→ **Textauszug**
┄┄┄┄┄┄
Acht Tage bis zur Amtseinführung: Trumps Präsidentschaft beginnt als Desaster

Eine chaotische Pressekonferenz, angebliche "Kompromat"-Dossiers, verfallende Umfragewerte: Donald Trump könnte kaum schlechter starten. Eine Analyse.

Donald Trump ist noch nicht mal vereidigt, da steht er vor einem Trümmerhaufen. Wann hat es einen solchen Stolper-Start eines neuen US-Präsidenten gegeben, wie wir ihn jetzt erleben?

Plötzlich stehen geradezu ungeheuerliche Vorwürfe im Raum, die - sofern sie denn wahr sind, und dahinter steht ein großes Fragezeichen - an Landesverrat heranreichen. Trump begibt sich auf den Kriegspfad gegen die Geheimdienste, ein potenziell selbstmörderischer Weg. Mit einem Großteil der Journalisten steht er ohnehin schon auf Kriegsfuß.

Die Lösung, die er für potenzielle Interessenkonflikte zwischen seinen Präsidentenpflichten und den Geschäftsinteressen der Trump-Firmen anbietet, wirkt nicht sehr überzeugend. Er war schon bisher der Präsident, der mit lausigen Umfragewerten ins Amt kommt. Und die verfallen nun weiter.

Immerhin ist seit seiner chaotischen ersten Pressekonferenz am gestrigen Mittwoch etwas klarer, wie er und sein Familienclan sich die Arbeitsteilung im Weißen Haus vorstellen; dazu gehört auch die Rolle der First Lady.

Videos mit Prostituierten? Gar Landesverrat?

Bei den angeblichen Inhalten des ebenso angeblichen russischen "Kompromat"-Dossiers über Trump ist äußerste Vorsicht geboten. Man kann gar nicht oft genug wiederholen, was die Medien und Geheimdienste in den USA betonen: Es handelt sich um ungeprüftes Material. Die Inhalte sind nicht bestätigt. Bei der Behauptung, es gebe Sex-Videos von Trump mit Prostituierten in einem Moskauer Hotel kann es sich um freie Erfindung handeln. Sie beschädigt schon jetzt Trumps Ansehen und das Ansehen des Präsidentenamts, selbst wenn sie sich nicht erhärtet.

Brisanter als dieser Aspekt, auf den sich viele zuerst stürzen - Sex sells! - ist der andere Vorwurf. Wenn es stimmen sollte, dass Mitarbeiter Trumps sich mit Vertretern Russlands mehrfach abgesprochen haben, wie sie Hillary Clintons Wahl zur Präsidentin durch Hackerangriffe und selektive Veröffentlichung des Materials sabotieren, dann wäre das womöglich Landesverrat. So oder so erreicht Wladimir Putin sein offenkundiges Ziel, die Glaubwürdigkeit westlicher Demokratien zu erschüttern.
┄┄┄┄┄┄
→ **Anforderungen**
Zitieren Sie aus dem Textauszug über Trumps Amtsbeginn wörtlich die Passage von „Bei den angeblichen“ bis einschließlich „sich nicht erhärtet.“.

→ **Gegebene Angaben**
┄┄┄┄┄┄
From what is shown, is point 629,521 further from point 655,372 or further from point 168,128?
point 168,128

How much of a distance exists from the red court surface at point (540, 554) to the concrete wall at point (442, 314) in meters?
┄┄┄┄┄┄
→ **Gelöste Aufgabe**
Bei den angeblichen Inhalten des ebenso angeblichen russischen "Kompromat"-Dossiers über Trump ist äußerste Vorsicht geboten. Man kann gar nicht oft genug wiederholen, was die Medien und Geheimdienste in den USA betonen: Es handelt sich um ungeprüftes Material. Die Inhalte sind nicht bestätigt. Bei der Behauptung, es gebe Sex-Videos von Trump mit Prostituierten in einem Moskauer Hotel kann es sich um freie Erfindung handeln. Sie beschädigt schon jetzt Trumps Ansehen und das Ansehen des Präsidentenamts, selbst wenn sie sich nicht erhärtet.